**Extracted text:**
· · · ·

Dump of the process-tree for container_e12_012345_0123_02_000001 :
	|- PID PPID PGRPID SESSID CMD_NAME USER_MODE_TIME(MILLIS) SYSTEM_TIME(MILLIS) VMEM_USAGE(BYTES) RSSMEM_USAGE(PAGES) FULL_CMD_LINE
	|- 12345 67890 1111 2222 (bash) 0 0 112233444 697 /bin/bash -c /usr/lib/jvm/java-1.8.0/bin/java
          -Djava.io.tmpdir=/path/to/USER/appcache/application_012345_0123/container_e12_012345_0123_02_000001/tmp
          -server
          -Djava.net.preferIPv4Stack=true -Dhdp.version=2.5.3.0-37
          -XX:+PrintGCDetails -verbose:gc -XX:+PrintGCTimeStamps -XX:+UseNUMA -XX:+UseParallelGC
          -Xmx3686m
          -Dlog4j.configuratorClass=org.apache.tez.common.TezLog4jConfigurator -Dlog4j.configuration=tez-container-log4j.properties
          -Dyarn.app.container.log.dir=/path/to/log/application_012345_0123/container_e12_012345_0123_02_000001
          -Dtez.root.logger=INFO,CLA -Dsun.nio.ch.bugLevel='' org.apache.tez.dag.app.DAGAppMaster --session
          1>/path/to/log/application_012345/container_e12_012345/stdout
          2>/path/to/log/application_012345_0123/container_e12_012345_0123_02_000001/stderr  

Container killed on request. Exit code is 143
Container exited with a non-zero exit code 143
Failing this attempt. Failing the application.
FAILED: Execution Error, return code 2 from org.apache.hadoop.hive.ql.exec.tez.TezTask. Application application_012345_0123 failed 2 times
  due to AM Container for appattempt_012345_0123_000002 exited with  exitCode: -104

Unfortunately, an internet search found many pages referencing similar errors, but no clear answers; some people found options that solved the problem for them, but nobody seemed to know why those options worked. After some research, here are my conclusions - a mix of research and guesswork. Corrections are welcome!

This page applies specifically to Hive 1.3.1 using Tez on Yarn (Hortonworks Data Platform 2.5.3). The principles may be useful for similar environments.

The Causes

As far as I can see, this kind of memory problem can occur in two places:

  • The Tez application master program (ie driver process which coordinates tasks)

· · · ·

**Stated exercise a:**
Update the rows from their first line through the line that contains "296L35 303V307H41V310H62L66 303H62V296L48" by putting "mask_width" wherever "mask_w" appears. Change nothing else.

· · · ·

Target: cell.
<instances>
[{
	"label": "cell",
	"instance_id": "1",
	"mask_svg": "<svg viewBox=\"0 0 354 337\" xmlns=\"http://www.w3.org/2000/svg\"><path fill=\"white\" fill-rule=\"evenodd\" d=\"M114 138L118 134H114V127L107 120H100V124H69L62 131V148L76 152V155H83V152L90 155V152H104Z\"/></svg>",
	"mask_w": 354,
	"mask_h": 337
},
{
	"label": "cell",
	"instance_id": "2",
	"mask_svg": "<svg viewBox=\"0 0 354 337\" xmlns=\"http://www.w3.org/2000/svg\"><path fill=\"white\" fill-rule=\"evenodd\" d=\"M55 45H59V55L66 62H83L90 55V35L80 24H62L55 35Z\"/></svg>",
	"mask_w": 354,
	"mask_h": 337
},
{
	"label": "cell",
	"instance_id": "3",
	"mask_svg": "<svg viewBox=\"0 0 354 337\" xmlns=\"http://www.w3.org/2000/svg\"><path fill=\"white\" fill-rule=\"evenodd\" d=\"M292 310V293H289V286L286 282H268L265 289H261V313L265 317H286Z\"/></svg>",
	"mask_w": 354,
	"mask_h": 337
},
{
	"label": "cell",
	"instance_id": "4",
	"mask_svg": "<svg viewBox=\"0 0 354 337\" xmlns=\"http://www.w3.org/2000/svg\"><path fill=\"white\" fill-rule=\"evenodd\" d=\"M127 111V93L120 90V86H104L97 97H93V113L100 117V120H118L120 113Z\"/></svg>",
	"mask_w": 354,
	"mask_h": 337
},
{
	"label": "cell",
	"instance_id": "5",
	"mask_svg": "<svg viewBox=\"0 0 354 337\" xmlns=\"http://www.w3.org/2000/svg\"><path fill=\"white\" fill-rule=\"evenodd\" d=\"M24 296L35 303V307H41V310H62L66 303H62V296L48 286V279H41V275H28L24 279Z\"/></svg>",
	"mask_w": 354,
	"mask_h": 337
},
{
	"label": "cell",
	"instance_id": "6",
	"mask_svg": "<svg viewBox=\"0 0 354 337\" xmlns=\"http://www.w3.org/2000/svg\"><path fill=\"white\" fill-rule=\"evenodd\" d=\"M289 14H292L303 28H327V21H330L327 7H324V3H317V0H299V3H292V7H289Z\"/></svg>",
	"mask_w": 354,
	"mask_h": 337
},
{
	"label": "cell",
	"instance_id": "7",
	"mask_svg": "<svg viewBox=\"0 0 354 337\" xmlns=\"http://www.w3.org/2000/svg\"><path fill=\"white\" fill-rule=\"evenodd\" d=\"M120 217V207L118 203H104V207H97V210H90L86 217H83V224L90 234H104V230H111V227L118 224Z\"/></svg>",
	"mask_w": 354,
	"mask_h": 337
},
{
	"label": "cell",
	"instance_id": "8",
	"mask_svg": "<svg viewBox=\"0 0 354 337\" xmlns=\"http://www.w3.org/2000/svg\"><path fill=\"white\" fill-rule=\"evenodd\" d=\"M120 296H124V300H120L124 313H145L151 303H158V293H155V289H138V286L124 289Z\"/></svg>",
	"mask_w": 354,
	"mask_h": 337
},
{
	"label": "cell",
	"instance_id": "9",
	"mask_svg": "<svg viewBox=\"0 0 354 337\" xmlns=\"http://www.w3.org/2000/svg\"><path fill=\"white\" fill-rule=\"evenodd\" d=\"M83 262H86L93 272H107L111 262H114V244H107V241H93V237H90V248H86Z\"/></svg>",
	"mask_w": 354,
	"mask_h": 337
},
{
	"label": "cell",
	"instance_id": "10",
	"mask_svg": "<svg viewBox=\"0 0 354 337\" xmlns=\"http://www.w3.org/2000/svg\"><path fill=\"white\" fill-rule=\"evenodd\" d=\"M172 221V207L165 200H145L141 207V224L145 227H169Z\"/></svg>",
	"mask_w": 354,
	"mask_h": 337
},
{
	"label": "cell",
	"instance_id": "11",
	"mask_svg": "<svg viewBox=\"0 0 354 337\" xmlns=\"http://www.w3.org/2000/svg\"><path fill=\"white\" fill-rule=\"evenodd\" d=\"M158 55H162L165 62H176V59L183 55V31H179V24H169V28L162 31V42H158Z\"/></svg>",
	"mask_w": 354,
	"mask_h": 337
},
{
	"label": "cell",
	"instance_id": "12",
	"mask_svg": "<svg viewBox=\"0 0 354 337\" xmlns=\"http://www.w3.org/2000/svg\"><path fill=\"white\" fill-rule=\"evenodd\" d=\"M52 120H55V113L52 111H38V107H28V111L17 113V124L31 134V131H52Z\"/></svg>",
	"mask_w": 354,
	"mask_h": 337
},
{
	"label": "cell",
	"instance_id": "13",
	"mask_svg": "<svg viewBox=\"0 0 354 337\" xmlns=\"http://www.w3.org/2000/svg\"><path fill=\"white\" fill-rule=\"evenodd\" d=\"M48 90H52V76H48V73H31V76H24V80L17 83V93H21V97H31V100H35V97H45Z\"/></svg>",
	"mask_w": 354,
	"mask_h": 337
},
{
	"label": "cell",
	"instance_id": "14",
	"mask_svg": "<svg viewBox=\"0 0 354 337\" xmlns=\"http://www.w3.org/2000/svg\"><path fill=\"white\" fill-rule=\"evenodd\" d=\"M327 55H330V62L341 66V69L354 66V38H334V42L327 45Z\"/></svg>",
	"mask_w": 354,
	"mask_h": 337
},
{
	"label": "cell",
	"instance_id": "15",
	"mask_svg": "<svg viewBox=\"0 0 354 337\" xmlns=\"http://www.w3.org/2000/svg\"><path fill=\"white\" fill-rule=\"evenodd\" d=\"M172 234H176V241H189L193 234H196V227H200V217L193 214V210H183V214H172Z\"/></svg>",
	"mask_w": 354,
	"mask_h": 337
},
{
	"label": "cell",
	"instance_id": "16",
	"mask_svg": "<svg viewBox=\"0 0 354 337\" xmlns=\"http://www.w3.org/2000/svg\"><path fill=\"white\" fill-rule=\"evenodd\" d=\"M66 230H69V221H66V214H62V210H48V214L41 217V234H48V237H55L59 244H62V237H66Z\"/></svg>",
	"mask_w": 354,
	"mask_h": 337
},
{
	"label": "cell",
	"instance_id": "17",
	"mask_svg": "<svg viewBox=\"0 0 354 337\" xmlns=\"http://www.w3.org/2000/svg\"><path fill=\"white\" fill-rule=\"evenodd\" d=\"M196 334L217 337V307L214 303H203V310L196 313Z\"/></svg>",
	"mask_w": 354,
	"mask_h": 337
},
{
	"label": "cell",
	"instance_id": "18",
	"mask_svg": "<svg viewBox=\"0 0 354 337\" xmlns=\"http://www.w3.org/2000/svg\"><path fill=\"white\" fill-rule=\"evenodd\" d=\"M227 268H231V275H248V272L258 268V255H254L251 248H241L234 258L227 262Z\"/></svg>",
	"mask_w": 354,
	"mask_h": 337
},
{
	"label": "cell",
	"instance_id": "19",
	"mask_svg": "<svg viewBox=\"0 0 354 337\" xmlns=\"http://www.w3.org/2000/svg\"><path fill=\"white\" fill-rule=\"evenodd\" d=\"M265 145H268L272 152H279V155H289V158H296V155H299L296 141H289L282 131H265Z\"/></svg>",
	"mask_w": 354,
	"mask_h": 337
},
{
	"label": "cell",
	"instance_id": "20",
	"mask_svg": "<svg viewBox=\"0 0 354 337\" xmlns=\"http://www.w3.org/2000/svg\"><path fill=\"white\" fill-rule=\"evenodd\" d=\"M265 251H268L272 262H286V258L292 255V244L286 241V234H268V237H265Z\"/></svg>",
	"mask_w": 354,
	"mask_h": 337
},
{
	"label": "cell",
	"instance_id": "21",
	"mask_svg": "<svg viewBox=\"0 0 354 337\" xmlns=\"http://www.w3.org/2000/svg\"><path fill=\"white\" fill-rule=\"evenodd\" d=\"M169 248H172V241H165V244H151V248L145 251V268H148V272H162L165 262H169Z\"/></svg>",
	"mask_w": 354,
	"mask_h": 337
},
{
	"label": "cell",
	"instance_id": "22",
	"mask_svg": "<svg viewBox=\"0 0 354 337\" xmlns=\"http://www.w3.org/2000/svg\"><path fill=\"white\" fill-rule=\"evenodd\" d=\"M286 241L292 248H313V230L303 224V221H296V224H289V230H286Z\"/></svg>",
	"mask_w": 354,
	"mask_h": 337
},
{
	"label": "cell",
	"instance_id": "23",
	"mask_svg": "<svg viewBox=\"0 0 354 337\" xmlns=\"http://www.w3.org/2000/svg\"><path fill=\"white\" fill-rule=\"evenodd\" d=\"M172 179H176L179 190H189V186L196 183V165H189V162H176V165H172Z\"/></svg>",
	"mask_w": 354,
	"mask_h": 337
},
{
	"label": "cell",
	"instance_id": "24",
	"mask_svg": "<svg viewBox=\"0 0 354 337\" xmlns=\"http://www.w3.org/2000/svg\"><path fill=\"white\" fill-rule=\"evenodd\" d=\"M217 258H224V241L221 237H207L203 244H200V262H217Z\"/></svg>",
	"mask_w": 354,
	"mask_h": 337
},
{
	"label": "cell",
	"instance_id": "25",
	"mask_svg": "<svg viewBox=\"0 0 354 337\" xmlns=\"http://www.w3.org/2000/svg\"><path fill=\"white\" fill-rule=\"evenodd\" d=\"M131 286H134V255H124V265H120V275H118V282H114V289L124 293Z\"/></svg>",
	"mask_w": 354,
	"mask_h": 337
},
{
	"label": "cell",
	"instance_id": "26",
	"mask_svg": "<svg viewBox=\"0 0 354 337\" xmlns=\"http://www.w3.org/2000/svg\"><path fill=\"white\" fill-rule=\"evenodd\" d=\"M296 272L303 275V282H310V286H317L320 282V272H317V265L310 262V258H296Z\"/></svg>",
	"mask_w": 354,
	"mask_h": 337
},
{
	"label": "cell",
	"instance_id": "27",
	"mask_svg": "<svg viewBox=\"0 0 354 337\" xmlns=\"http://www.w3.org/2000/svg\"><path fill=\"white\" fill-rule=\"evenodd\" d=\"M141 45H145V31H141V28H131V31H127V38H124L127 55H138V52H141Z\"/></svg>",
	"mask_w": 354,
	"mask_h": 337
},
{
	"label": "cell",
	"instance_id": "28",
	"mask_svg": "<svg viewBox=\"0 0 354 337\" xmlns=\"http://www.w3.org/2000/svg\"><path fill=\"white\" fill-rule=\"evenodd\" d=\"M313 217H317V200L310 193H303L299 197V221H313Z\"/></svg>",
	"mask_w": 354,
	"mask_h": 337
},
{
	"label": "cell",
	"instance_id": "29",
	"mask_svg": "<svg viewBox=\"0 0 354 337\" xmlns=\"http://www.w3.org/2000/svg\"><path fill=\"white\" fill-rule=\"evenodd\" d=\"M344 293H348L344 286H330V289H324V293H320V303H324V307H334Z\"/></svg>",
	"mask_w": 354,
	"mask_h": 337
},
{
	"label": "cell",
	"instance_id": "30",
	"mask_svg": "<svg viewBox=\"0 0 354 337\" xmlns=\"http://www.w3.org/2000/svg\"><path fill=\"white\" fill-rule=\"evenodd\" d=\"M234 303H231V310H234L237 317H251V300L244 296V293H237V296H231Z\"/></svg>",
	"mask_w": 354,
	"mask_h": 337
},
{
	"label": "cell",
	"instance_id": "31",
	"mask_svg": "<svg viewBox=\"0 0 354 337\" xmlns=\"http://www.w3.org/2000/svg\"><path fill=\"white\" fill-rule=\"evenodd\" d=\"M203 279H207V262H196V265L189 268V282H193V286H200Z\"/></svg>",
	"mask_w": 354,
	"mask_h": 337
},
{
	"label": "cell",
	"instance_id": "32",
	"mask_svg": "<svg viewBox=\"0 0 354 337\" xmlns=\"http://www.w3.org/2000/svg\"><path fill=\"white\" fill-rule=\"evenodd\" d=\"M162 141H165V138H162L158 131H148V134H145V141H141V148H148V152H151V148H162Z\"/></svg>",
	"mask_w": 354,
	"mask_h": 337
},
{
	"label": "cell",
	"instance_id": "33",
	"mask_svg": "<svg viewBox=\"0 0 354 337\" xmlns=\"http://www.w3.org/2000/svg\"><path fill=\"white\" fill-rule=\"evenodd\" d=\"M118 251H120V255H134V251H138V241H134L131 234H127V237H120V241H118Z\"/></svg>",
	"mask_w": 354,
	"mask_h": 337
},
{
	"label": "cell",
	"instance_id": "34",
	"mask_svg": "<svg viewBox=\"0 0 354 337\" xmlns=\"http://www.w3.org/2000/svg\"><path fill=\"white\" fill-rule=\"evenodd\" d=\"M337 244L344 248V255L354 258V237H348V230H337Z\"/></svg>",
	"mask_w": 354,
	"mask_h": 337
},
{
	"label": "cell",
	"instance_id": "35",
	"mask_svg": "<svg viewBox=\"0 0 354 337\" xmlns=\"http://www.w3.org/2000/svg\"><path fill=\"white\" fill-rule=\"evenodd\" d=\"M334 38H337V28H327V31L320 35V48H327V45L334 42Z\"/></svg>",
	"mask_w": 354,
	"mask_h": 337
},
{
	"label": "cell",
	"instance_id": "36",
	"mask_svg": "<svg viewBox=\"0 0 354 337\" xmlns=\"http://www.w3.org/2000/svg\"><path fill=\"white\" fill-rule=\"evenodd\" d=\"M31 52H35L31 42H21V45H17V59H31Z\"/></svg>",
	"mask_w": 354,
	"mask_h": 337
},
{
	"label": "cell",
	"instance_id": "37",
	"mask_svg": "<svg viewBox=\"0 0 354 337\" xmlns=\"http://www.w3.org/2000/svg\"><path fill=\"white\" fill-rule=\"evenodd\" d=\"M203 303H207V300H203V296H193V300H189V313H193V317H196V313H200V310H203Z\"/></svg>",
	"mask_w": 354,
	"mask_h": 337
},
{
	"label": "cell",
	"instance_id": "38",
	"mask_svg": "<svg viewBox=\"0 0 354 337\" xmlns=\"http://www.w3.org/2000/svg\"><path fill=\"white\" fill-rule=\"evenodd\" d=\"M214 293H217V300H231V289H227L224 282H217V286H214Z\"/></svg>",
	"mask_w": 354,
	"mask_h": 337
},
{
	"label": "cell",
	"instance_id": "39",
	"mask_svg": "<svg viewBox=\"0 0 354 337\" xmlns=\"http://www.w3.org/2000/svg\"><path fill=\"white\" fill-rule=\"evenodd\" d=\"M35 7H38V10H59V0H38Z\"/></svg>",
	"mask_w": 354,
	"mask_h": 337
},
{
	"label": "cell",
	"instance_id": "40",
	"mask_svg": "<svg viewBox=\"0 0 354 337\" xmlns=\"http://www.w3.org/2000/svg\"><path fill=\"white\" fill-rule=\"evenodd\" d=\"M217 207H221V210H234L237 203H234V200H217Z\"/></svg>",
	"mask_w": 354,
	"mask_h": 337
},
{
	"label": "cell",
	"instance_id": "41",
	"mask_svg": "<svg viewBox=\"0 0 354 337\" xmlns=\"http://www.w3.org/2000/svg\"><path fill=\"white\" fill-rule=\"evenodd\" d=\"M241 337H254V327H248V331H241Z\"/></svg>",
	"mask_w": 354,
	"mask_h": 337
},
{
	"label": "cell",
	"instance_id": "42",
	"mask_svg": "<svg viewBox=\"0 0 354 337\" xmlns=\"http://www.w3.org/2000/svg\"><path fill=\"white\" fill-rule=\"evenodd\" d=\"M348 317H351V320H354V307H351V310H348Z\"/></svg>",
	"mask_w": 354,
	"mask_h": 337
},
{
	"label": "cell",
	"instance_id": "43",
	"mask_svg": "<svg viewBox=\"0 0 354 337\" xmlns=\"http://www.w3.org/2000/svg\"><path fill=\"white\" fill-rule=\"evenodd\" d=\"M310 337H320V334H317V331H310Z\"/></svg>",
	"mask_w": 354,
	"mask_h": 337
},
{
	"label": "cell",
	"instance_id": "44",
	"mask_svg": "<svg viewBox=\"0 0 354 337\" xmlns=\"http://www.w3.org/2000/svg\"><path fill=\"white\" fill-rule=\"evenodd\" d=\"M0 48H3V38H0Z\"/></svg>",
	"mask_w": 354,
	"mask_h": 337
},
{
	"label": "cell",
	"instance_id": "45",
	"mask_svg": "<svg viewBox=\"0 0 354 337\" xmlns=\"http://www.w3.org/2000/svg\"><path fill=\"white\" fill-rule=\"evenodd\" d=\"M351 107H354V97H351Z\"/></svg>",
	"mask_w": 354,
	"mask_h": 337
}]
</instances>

· · · ·

**Stated exercise b:**
From the write-up on Hive memory errors, pull out the passage that begins at "FAILED: Execution Error, return" and stops after "Corrections are welcome!". Copy it word for word.

**Exercise answer a:**
Target: cell.
<instances>
[{
	"label": "cell",
	"instance_id": "1",
	"mask_svg": "<svg viewBox=\"0 0 354 337\" xmlns=\"http://www.w3.org/2000/svg\"><path fill=\"white\" fill-rule=\"evenodd\" d=\"M114 138L118 134H114V127L107 120H100V124H69L62 131V148L76 152V155H83V152L90 155V152H104Z\"/></svg>",
	"mask_width": 354,
	"mask_h": 337
},
{
	"label": "cell",
	"instance_id": "2",
	"mask_svg": "<svg viewBox=\"0 0 354 337\" xmlns=\"http://www.w3.org/2000/svg\"><path fill=\"white\" fill-rule=\"evenodd\" d=\"M55 45H59V55L66 62H83L90 55V35L80 24H62L55 35Z\"/></svg>",
	"mask_width": 354,
	"mask_h": 337
},
{
	"label": "cell",
	"instance_id": "3",
	"mask_svg": "<svg viewBox=\"0 0 354 337\" xmlns=\"http://www.w3.org/2000/svg\"><path fill=\"white\" fill-rule=\"evenodd\" d=\"M292 310V293H289V286L286 282H268L265 289H261V313L265 317H286Z\"/></svg>",
	"mask_width": 354,
	"mask_h": 337
},
{
	"label": "cell",
	"instance_id": "4",
	"mask_svg": "<svg viewBox=\"0 0 354 337\" xmlns=\"http://www.w3.org/2000/svg\"><path fill=\"white\" fill-rule=\"evenodd\" d=\"M127 111V93L120 90V86H104L97 97H93V113L100 117V120H118L120 113Z\"/></svg>",
	"mask_width": 354,
	"mask_h": 337
},
{
	"label": "cell",
	"instance_id": "5",
	"mask_svg": "<svg viewBox=\"0 0 354 337\" xmlns=\"http://www.w3.org/2000/svg\"><path fill=\"white\" fill-rule=\"evenodd\" d=\"M24 296L35 303V307H41V310H62L66 303H62V296L48 286V279H41V275H28L24 279Z\"/></svg>",

**Exercise answer b:**
FAILED: Execution Error, return code 2 from org.apache.hadoop.hive.ql.exec.tez.TezTask. Application application_012345_0123 failed 2 times
  due to AM Container for appattempt_012345_0123_000002 exited with  exitCode: -104

Unfortunately, an internet search found many pages referencing similar errors, but no clear answers; some people found options that solved the problem for them, but nobody seemed to know why those options worked. After some research, here are my conclusions - a mix of research and guesswork. Corrections are welcome!